Ileana (Voichita) Nachescu is currently Teaching Instructor (full time) in the Women’s and Gender Studies Department at Rutgers University. A scholar of American Studies and transnational feminism, she is the recipient of an Excellence in Teaching award from the University at Buffalo and of grants from the Open Society Institute and Central European University. In 1998, she co-founded the first Women’s Studies Center at her alma mater, the University of the West, Timisoara, Romania.
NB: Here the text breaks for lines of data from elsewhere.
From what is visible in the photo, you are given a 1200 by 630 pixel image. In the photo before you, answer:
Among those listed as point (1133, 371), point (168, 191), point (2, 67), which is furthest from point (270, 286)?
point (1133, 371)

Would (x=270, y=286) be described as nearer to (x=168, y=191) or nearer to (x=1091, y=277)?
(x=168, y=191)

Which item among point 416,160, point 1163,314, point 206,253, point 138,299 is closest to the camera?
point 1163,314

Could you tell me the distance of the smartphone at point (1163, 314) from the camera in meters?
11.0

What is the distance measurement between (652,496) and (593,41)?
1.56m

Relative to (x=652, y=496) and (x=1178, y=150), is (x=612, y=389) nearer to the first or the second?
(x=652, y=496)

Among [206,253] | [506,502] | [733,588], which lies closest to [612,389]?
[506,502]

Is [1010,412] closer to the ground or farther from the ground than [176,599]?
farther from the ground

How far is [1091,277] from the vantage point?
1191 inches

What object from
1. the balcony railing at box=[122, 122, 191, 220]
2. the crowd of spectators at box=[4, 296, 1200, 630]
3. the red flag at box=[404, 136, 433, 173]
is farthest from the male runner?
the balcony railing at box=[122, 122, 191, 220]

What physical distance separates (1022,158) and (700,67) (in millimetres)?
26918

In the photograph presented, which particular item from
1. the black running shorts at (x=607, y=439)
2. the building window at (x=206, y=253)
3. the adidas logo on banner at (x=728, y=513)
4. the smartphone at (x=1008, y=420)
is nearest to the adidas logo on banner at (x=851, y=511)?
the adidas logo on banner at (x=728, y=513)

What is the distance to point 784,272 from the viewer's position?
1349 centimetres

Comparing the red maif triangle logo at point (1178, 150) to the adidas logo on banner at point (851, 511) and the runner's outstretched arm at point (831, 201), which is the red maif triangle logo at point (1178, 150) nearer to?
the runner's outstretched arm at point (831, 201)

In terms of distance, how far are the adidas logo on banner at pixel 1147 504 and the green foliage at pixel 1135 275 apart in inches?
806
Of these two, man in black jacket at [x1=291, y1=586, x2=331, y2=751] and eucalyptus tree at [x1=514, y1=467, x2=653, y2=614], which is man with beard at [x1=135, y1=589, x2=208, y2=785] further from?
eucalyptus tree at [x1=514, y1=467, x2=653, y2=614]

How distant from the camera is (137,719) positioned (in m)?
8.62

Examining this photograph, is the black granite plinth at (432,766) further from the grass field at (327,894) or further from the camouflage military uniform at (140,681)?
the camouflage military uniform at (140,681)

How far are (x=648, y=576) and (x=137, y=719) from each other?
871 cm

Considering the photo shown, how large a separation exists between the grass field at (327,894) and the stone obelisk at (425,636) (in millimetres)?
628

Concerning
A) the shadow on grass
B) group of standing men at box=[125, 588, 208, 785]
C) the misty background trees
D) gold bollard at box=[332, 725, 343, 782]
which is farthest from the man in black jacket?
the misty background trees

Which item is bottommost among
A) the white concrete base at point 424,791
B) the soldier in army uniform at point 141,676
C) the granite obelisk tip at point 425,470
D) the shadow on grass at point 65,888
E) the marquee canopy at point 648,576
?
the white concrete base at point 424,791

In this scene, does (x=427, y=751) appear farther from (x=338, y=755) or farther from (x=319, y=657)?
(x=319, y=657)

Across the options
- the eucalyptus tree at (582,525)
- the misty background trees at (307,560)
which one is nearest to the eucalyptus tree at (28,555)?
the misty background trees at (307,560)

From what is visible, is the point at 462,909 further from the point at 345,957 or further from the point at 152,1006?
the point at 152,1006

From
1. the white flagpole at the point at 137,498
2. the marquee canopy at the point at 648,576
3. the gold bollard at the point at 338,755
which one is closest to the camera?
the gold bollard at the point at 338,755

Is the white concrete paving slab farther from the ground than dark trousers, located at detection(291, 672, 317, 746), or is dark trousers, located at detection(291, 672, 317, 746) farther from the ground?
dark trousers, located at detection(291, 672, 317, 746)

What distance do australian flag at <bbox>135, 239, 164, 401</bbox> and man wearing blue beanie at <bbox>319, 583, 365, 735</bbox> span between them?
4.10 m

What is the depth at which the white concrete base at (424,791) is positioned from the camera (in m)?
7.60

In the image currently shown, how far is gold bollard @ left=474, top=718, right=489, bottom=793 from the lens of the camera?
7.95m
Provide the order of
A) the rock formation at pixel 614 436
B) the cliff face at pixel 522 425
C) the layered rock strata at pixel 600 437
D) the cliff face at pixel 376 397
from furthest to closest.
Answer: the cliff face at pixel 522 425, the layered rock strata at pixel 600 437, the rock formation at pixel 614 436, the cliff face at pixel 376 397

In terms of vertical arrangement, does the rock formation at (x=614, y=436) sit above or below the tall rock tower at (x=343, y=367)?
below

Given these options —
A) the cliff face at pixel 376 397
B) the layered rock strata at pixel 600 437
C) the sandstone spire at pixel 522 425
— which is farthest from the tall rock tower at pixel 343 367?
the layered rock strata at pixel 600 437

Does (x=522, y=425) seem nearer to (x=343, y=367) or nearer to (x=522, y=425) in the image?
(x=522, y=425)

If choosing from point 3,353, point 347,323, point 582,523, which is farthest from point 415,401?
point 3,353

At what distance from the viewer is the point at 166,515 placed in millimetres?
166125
She is currently finishing the monograph titled A Dimension of Humanism: Intellectual Activism and the National Alliance of Black Feminists (1974-1983), which she started writing when she was a postdoctoral fellow at Rice University. This project centers the history of the women’s liberation movement during the long 1970s on the activist and theoretical work of Midwestern African American feminists. Her second book project uses critical whiteness studies and a transnational feminist analysis to explore the experiences of recent Eastern Europeans immigrants dispossessed by their countries’ entrance into the global circuits of neoliberal capitalism after the end of state socialism. She has chronicled the Romanian LGBTQ movement in both academic writing and journalism. Her recent work has appeared in the collections “Lifting as We Climb”: Black Women Intellectuals in Modern U.S. History, edited by Hettie V. Williams (2017), Narratives of Marginalized Identities in Higher Education, edited by Santosh Khadka et al. (2018) a,d Women’s Studies Quarterly (2013).
In her creative nonfiction, she attempts to map the fraught and shifting contours of home from an immigrant’s perspective. She has attended the Bread Loaf Writers’ Conference and is at work on a book-length project, Memoirs of a Socialist Childhood, in which she seeks to explore the articulations of gender, class, and race in a society of equals.